You’ve probably already heard that your web visitors don’t read; they scan. And what are some of the things that catch their eye as they scan? Words in bold print, italics, underlines words and bullets. What catches their eye even more? Hyperinks.
Hyperlinks are top eye-catching devices – they stand out even more than words in bold or italics. Why? Two reasons: hyperlinks are in a different color and, as a web literate group; we are trained to look for them.
The Information Finding Process
Think about it. Most pages we visit on the web don’t contain the specific information we’re looking for; they merely help us get to the page we want. If you’re like most of us, the process you typically go through to find information on the web looks like this:
1. You land on a website page.
2. You scan – looking for a link that might take you where you want to go.
3. You follow the link and scan this new page looking for the information you’re after.
4. Still can’t find what you want? You scan through the links on this page and click on one. Or you click the back button in order to click on a different hyperlink.
5. And so on and so on until you find what you’re looking for (or until you give up!)
Does that sound familiar? How can it not? Because of the way the Internet is structured, it’s essential that we can find and understand hypertext links quickly. The moral of this story? The easier you make it for people to understand and use the hyperlinks on your website, the more effective your entire site will be. Don’t make your website visitors search, don’t make them guess, and for heaven’s sake, don’t have links that are so vague or broken that visitors leave your site entirely.
If you want to maximize the power of these words, you’ve got to go beyond the ubiquitous “click here.”
Here are 5 tips to help you get started:
1. Think about the Words
Before writing your link, ask yourself what you want your users to get from the link? Think of each hyperlink as a highlighted keyword. Take advantage of the attention hyperlinks automatically draw and make them do double duty – not only as a link but as a source of important information.
People come to your site with a topic or question in mind. They are looking for the words they have in their minds. To make connections between what your site visitors want and the content you have, you must use their words, their language. If you anticipate their needs and questions and provide the answers in the text of your hyperlinks, you will instantly increase the number of people who stay on your website.
Don’t make people wonder which link to click on. Your visitors are thinking about their topic, their needs, not about how you’ve put the site together. They don’t want to have to figure out where you’ve put the information you need; they don’t want to have to waste their time figuring out whether “click here” will get them where they want to go.
You want your links to be informative and clickable. You also want them to communicate enough information so that your visitor knows whether or not they want to follow the link and what to expect when they get there.
2. Think about Placement
Where you put your hyperlinks on each webpage matters almost as much as the words you use. Here are a few suggestions, based on eye-tracking studies and click-through rates:
Place links at the beginning or end of a paragraph
Place links at the end of a sentence
Place important words at the front of link text
3. Think about Color
Like we said at the beginning, in order to be able to easily spot hyperlinks, they should be a different color than the rest of the text on the page. This sounds pretty obvious, but it’s truly amazing how many websites don’t have their hyperlinks in a different color.

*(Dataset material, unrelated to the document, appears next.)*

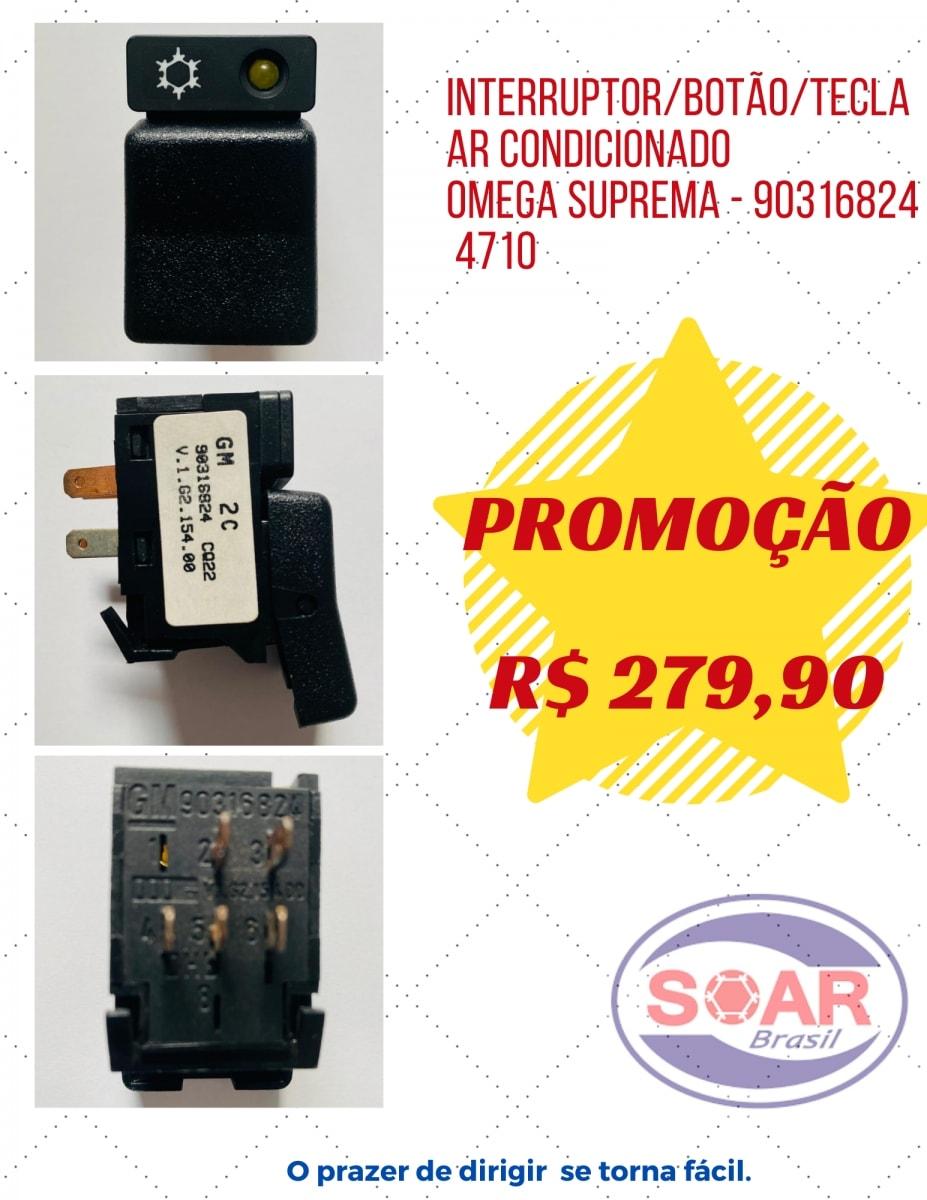 PROMOÇÕES DE PEÇAS!!! - Foto 3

By far the most common combination is black text with blue link text, but it’s certainly not necessary to follow this.
Some experts insist that link text has to be blue as blue is the most common link color on the web. They argue that Internet users become accustomed to certain conventions and every website should follow these conventions or fear confusing their visitors. However, there are enough websites with non-blue link text for this to not be labeled as a convention so it could be argued their reasoning isn’t sound.
Visited vs. Unvisited
By changing the color of visited links, users are provided with a visual clue as to where they’ve already been on your website. This is essential if you want to allow visitors to freely explore your site without continually going back to where they’ve already been – a frustrating experience and one that’s sure to encourage them to go elsewhere. To be honest, I love sites with this feature, and I am confident I am not the only one.

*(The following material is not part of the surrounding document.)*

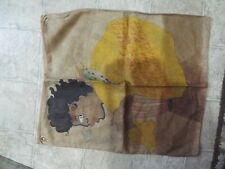 New listing Black Americana Painted Bag Looks To Be 1930s -50s Never Seen Anything Like This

4. Describe your Destination
We scan web pages looking for hyperlinks to give us direction to information that we’re after. Have a quick look at the following two hyperlinks, each written in bold and underlined:
To read more about our widgets please click here.
Please read about our widgets.
In the first hyperlink, the ‘click here’ by itself is completely meaningless and its use should be avoided like the plague. The second paragraph is far better: when you scan it, you instantly understand where that link will take you. You can then decide whether to click it or not without having to read any of the surrounding text.
The best advice: try to keep links brief but descriptive by picking the words that describe the link.
5. Limit link text to a maximum of four words
When we scan, we only spend a split-second looking at the text contained in any link, so it’s really difficult to quickly take in the content if there are more than five words in the link text. Any more than four words will slow your website users down or a text-heavy link will just be seen as burdensome and be skipped altogether. And you don’t want either of those things to happen.
Link text is really important. When you write links, it may not feel like poetry, but you do have to engage people. What’s more, your primary job is to help them get from one place to another, all with the minimum of fuss.
As you can see, hyperlinks make the Internet what it is. Follow these guidelines and your links will be easy to find and understand quickly, for which your site visitors will surely thank you.